--- begin INFORMATION SHOWN ---

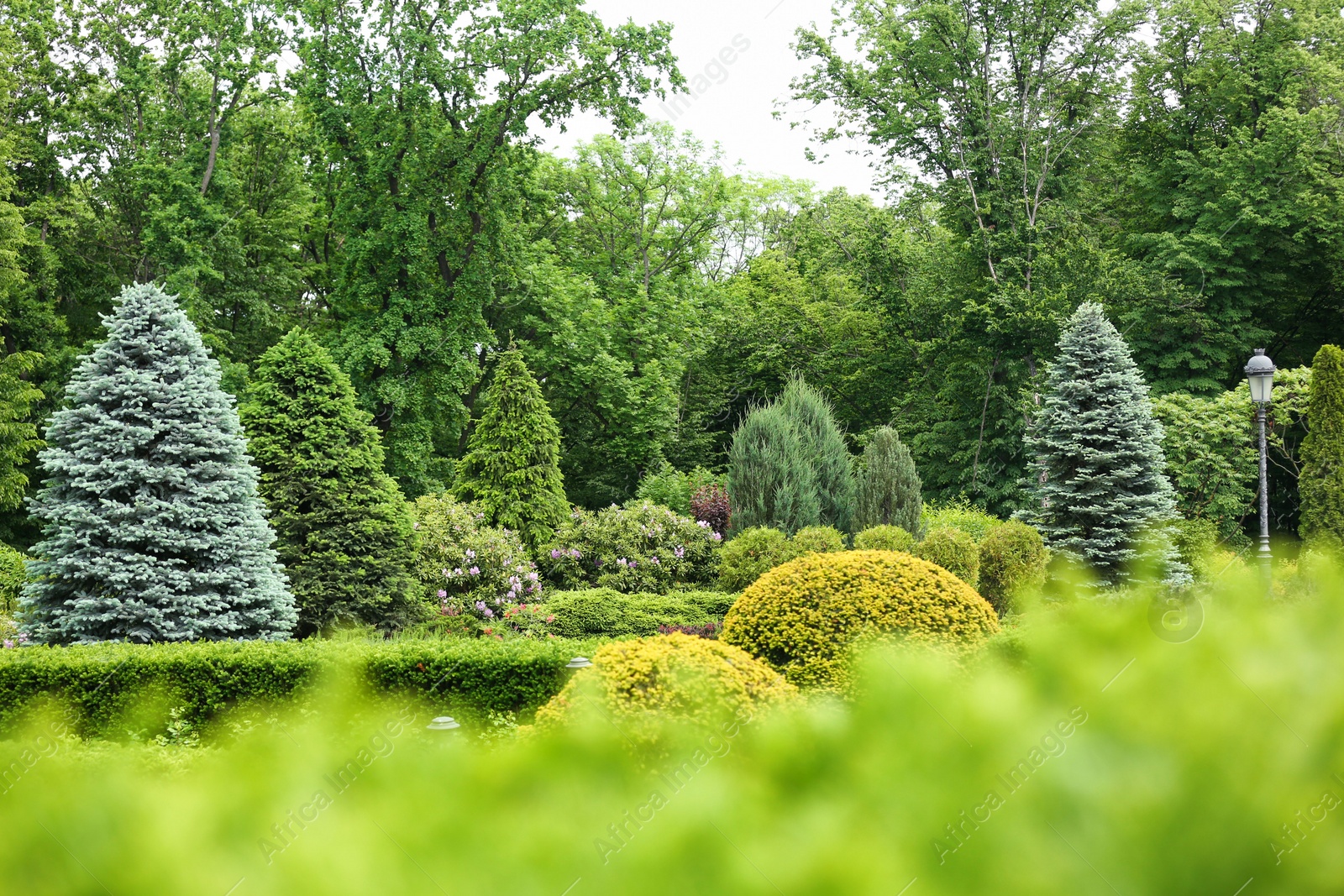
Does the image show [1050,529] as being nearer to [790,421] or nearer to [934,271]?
[790,421]

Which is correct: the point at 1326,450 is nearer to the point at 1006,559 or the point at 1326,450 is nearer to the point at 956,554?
the point at 1006,559

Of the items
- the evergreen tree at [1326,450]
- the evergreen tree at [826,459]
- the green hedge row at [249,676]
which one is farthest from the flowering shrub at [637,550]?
the evergreen tree at [1326,450]

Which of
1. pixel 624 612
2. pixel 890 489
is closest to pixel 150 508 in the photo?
pixel 624 612

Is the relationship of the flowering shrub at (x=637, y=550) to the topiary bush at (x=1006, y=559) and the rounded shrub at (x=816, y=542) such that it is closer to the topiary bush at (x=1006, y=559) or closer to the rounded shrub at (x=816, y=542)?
the rounded shrub at (x=816, y=542)

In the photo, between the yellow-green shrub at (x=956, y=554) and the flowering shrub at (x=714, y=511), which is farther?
the flowering shrub at (x=714, y=511)

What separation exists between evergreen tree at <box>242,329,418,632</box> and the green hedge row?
77.9 inches

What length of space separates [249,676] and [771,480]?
28.1 feet

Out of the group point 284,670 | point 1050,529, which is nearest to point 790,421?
point 1050,529

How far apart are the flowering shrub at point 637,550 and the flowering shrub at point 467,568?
565 mm

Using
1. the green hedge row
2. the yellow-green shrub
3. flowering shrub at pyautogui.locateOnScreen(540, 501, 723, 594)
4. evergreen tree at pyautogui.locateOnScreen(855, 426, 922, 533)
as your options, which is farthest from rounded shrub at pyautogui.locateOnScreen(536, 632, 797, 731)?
evergreen tree at pyautogui.locateOnScreen(855, 426, 922, 533)

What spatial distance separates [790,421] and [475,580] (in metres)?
5.64

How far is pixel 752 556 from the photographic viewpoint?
12.6 m

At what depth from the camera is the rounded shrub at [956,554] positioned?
11430 mm

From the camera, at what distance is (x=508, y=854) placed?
2.76 ft
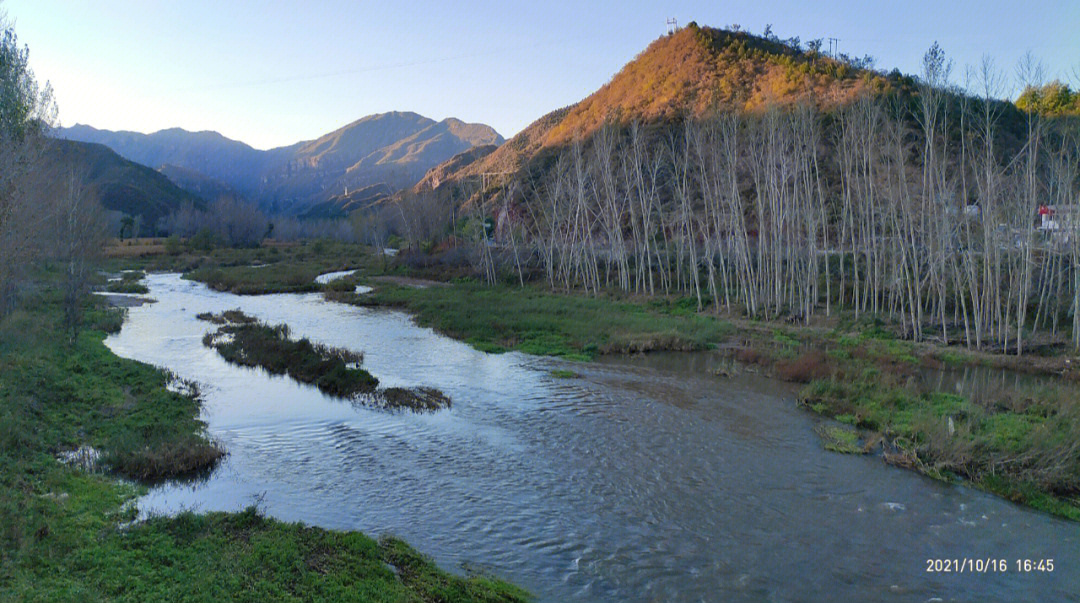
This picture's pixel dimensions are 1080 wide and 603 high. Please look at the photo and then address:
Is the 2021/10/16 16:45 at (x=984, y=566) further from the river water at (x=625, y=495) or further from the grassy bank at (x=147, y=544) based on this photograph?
the grassy bank at (x=147, y=544)

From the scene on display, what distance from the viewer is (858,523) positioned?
36.4ft

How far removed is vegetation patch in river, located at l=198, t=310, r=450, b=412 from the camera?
1859 centimetres

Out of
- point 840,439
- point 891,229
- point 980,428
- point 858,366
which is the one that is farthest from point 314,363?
point 891,229

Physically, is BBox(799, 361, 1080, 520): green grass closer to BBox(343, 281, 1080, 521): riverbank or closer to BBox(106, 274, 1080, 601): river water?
BBox(343, 281, 1080, 521): riverbank

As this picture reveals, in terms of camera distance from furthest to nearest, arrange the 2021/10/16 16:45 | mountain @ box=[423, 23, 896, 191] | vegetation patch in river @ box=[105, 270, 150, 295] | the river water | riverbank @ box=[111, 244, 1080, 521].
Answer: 1. mountain @ box=[423, 23, 896, 191]
2. vegetation patch in river @ box=[105, 270, 150, 295]
3. riverbank @ box=[111, 244, 1080, 521]
4. the 2021/10/16 16:45
5. the river water

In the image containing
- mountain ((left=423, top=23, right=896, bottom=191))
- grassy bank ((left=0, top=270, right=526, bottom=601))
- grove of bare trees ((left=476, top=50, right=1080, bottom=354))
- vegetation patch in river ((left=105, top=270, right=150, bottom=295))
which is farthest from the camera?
mountain ((left=423, top=23, right=896, bottom=191))

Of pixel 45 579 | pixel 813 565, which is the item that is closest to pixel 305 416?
pixel 45 579

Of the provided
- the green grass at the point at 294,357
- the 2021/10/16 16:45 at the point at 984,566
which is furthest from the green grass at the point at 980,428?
the green grass at the point at 294,357

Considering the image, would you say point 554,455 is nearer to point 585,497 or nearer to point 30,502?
point 585,497

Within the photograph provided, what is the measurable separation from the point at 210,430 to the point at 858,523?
1331cm

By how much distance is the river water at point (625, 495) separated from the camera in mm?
9414

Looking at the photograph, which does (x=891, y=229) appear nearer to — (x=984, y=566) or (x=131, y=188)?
(x=984, y=566)

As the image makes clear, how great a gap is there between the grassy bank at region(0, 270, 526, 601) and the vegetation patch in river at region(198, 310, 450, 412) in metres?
5.37

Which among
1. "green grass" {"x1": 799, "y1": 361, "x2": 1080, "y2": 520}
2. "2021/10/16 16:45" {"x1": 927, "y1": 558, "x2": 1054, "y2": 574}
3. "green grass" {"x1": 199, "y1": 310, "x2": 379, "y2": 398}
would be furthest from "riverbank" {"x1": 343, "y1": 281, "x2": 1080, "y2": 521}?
"green grass" {"x1": 199, "y1": 310, "x2": 379, "y2": 398}
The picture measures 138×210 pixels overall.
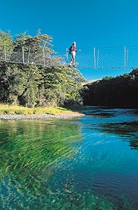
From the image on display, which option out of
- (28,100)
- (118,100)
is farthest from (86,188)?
(118,100)

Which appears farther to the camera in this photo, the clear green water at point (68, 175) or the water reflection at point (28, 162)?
the water reflection at point (28, 162)

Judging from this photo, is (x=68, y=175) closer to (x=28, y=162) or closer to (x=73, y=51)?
(x=28, y=162)

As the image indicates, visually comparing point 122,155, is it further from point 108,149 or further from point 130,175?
point 130,175

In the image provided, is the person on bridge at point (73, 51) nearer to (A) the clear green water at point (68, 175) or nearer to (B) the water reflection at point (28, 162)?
(B) the water reflection at point (28, 162)

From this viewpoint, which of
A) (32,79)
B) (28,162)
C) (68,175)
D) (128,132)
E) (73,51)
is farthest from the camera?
(32,79)

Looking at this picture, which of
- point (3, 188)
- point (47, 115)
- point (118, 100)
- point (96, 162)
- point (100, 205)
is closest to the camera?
point (100, 205)

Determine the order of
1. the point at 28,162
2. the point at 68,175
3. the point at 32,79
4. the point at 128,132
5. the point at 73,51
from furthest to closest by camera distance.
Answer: the point at 32,79 → the point at 128,132 → the point at 73,51 → the point at 28,162 → the point at 68,175

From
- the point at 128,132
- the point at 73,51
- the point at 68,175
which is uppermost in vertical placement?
the point at 73,51

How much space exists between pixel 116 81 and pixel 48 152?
5109cm

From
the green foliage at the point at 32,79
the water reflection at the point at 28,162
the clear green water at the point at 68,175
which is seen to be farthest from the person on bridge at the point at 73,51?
the green foliage at the point at 32,79

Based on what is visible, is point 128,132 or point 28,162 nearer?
point 28,162

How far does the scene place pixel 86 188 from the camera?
4.95 meters

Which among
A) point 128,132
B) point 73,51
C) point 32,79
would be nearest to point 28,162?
point 73,51

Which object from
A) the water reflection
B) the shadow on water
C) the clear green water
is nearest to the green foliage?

--- end INFORMATION SHOWN ---

SHORT EXERCISE: Make an exact copy of the records above, with the pictures left out.

WRITTEN SOLUTION:
Does the image show [1050,529] as being nearer to [790,421] or nearer to [934,271]?
[790,421]

Which is correct: the point at 1326,450 is nearer to the point at 1006,559 or the point at 1326,450 is nearer to the point at 956,554?
the point at 1006,559

Of the items
- the evergreen tree at [1326,450]
- the evergreen tree at [826,459]
- the green hedge row at [249,676]
which one is farthest from the flowering shrub at [637,550]?
the evergreen tree at [1326,450]

Which of
1. pixel 624 612
2. pixel 890 489
is closest to pixel 150 508 in the photo?
pixel 624 612

Is the relationship of the flowering shrub at (x=637, y=550) to the topiary bush at (x=1006, y=559) and the rounded shrub at (x=816, y=542) such that it is closer to the topiary bush at (x=1006, y=559) or closer to the rounded shrub at (x=816, y=542)?
the rounded shrub at (x=816, y=542)

In the photo, between the yellow-green shrub at (x=956, y=554) and the flowering shrub at (x=714, y=511), which is farther?
the flowering shrub at (x=714, y=511)

What separation exists between evergreen tree at <box>242,329,418,632</box> and the green hedge row?
77.9 inches

What length of space separates [249,676] and [771,480]?
28.1 feet

Out of the group point 284,670 | point 1050,529, which is nearest to point 790,421?
point 1050,529

How far apart are the flowering shrub at point 637,550 and the flowering shrub at point 467,568?
565 mm

Using
1. the green hedge row
2. the yellow-green shrub
3. flowering shrub at pyautogui.locateOnScreen(540, 501, 723, 594)
4. evergreen tree at pyautogui.locateOnScreen(855, 426, 922, 533)
as your options, which is farthest from rounded shrub at pyautogui.locateOnScreen(536, 632, 797, 731)?
evergreen tree at pyautogui.locateOnScreen(855, 426, 922, 533)

What spatial distance separates [790,421] and [475,580] (in metres)?
5.64

How far is pixel 752 556 from the photographic viewpoint?
12.6 m

At what depth from the camera is the rounded shrub at [956,554] positioned?
11430 mm

From the camera, at what distance is (x=508, y=854) placed?
2.76 ft
This picture's pixel dimensions are 1080 wide and 603 high. Please look at the photo and then address:
Is the 2021/10/16 16:45 at (x=984, y=566) further from the river water at (x=625, y=495) or further from the grassy bank at (x=147, y=544) based on this photograph?
the grassy bank at (x=147, y=544)

From the scene on display, what distance from the viewer is (858,523) positioned?
36.4ft

How far removed is vegetation patch in river, located at l=198, t=310, r=450, b=412 from the camera?
1859 centimetres

Out of
- point 840,439
- point 891,229
- point 980,428
- point 858,366
which is the one that is farthest from point 314,363?
point 891,229

Physically, is BBox(799, 361, 1080, 520): green grass closer to BBox(343, 281, 1080, 521): riverbank or closer to BBox(106, 274, 1080, 601): river water?
BBox(343, 281, 1080, 521): riverbank

As this picture reveals, in terms of camera distance from furthest to nearest, arrange the 2021/10/16 16:45 | mountain @ box=[423, 23, 896, 191] | vegetation patch in river @ box=[105, 270, 150, 295] | the river water | riverbank @ box=[111, 244, 1080, 521].
Answer: 1. mountain @ box=[423, 23, 896, 191]
2. vegetation patch in river @ box=[105, 270, 150, 295]
3. riverbank @ box=[111, 244, 1080, 521]
4. the 2021/10/16 16:45
5. the river water

In the image containing
- mountain ((left=423, top=23, right=896, bottom=191))
- grassy bank ((left=0, top=270, right=526, bottom=601))
- grove of bare trees ((left=476, top=50, right=1080, bottom=354))
- vegetation patch in river ((left=105, top=270, right=150, bottom=295))
which is farthest from the camera?
mountain ((left=423, top=23, right=896, bottom=191))

Of pixel 45 579 | pixel 813 565, which is the item that is closest to pixel 305 416?
pixel 45 579

Of the provided
- the green grass at the point at 294,357
- the 2021/10/16 16:45 at the point at 984,566
which is furthest from the green grass at the point at 980,428?
the green grass at the point at 294,357

Considering the image, would you say point 554,455 is nearer to point 585,497 or nearer to point 30,502?
point 585,497

Within the photograph provided, what is the measurable separation from the point at 210,430 to the point at 858,523?
1331cm

By how much distance is the river water at point (625, 495) separated from the camera in mm?
9414

Looking at the photograph, which does (x=891, y=229) appear nearer to — (x=984, y=566) or (x=131, y=188)?
(x=984, y=566)

As the image makes clear, how great a gap is there between the grassy bank at region(0, 270, 526, 601) and the vegetation patch in river at region(198, 310, 450, 412) in metres?
5.37

Which among
1. "green grass" {"x1": 799, "y1": 361, "x2": 1080, "y2": 520}
2. "2021/10/16 16:45" {"x1": 927, "y1": 558, "x2": 1054, "y2": 574}
3. "green grass" {"x1": 199, "y1": 310, "x2": 379, "y2": 398}
would be furthest from "riverbank" {"x1": 343, "y1": 281, "x2": 1080, "y2": 521}?
"green grass" {"x1": 199, "y1": 310, "x2": 379, "y2": 398}
The picture measures 138×210 pixels overall.
From the image on display, which option out of
- (28,100)
- (118,100)
is farthest from (86,188)?
(118,100)

Which appears farther to the camera in this photo, the clear green water at point (68, 175) or the water reflection at point (28, 162)?
the water reflection at point (28, 162)

Judging from this photo, is (x=68, y=175) closer to (x=28, y=162) or closer to (x=73, y=51)?
(x=28, y=162)

As the image indicates, visually comparing point 122,155, is it further from point 108,149 or further from point 130,175?
point 130,175

In the image provided, is the person on bridge at point (73, 51) nearer to (A) the clear green water at point (68, 175) or nearer to (B) the water reflection at point (28, 162)?
(B) the water reflection at point (28, 162)

From this viewpoint, which of
A) (32,79)
B) (28,162)
C) (68,175)
D) (128,132)
E) (73,51)
is farthest from the camera?
(32,79)

Looking at this picture, which of
- point (3, 188)
- point (47, 115)
- point (118, 100)
- point (96, 162)
- point (100, 205)
is closest to the camera?
point (100, 205)

Determine the order of
1. the point at 28,162
2. the point at 68,175
3. the point at 32,79
4. the point at 128,132
5. the point at 73,51
from furthest to closest by camera distance.
Answer: the point at 32,79 → the point at 128,132 → the point at 73,51 → the point at 28,162 → the point at 68,175

From
- the point at 128,132
- the point at 73,51
- the point at 68,175
which is uppermost in vertical placement?
the point at 73,51

How much space exists between pixel 116 81 and pixel 48 152?
5109cm

From
the green foliage at the point at 32,79
the water reflection at the point at 28,162
the clear green water at the point at 68,175
which is seen to be farthest from the person on bridge at the point at 73,51?
the green foliage at the point at 32,79

Based on what is visible, is point 128,132 or point 28,162 nearer?
point 28,162

How far does the scene place pixel 86 188 from the camera?
4.95 meters

Which among
A) point 128,132
B) point 73,51
C) point 32,79
would be nearest to point 28,162?
point 73,51

Which object from
A) the water reflection
B) the shadow on water
C) the clear green water
is nearest to the green foliage?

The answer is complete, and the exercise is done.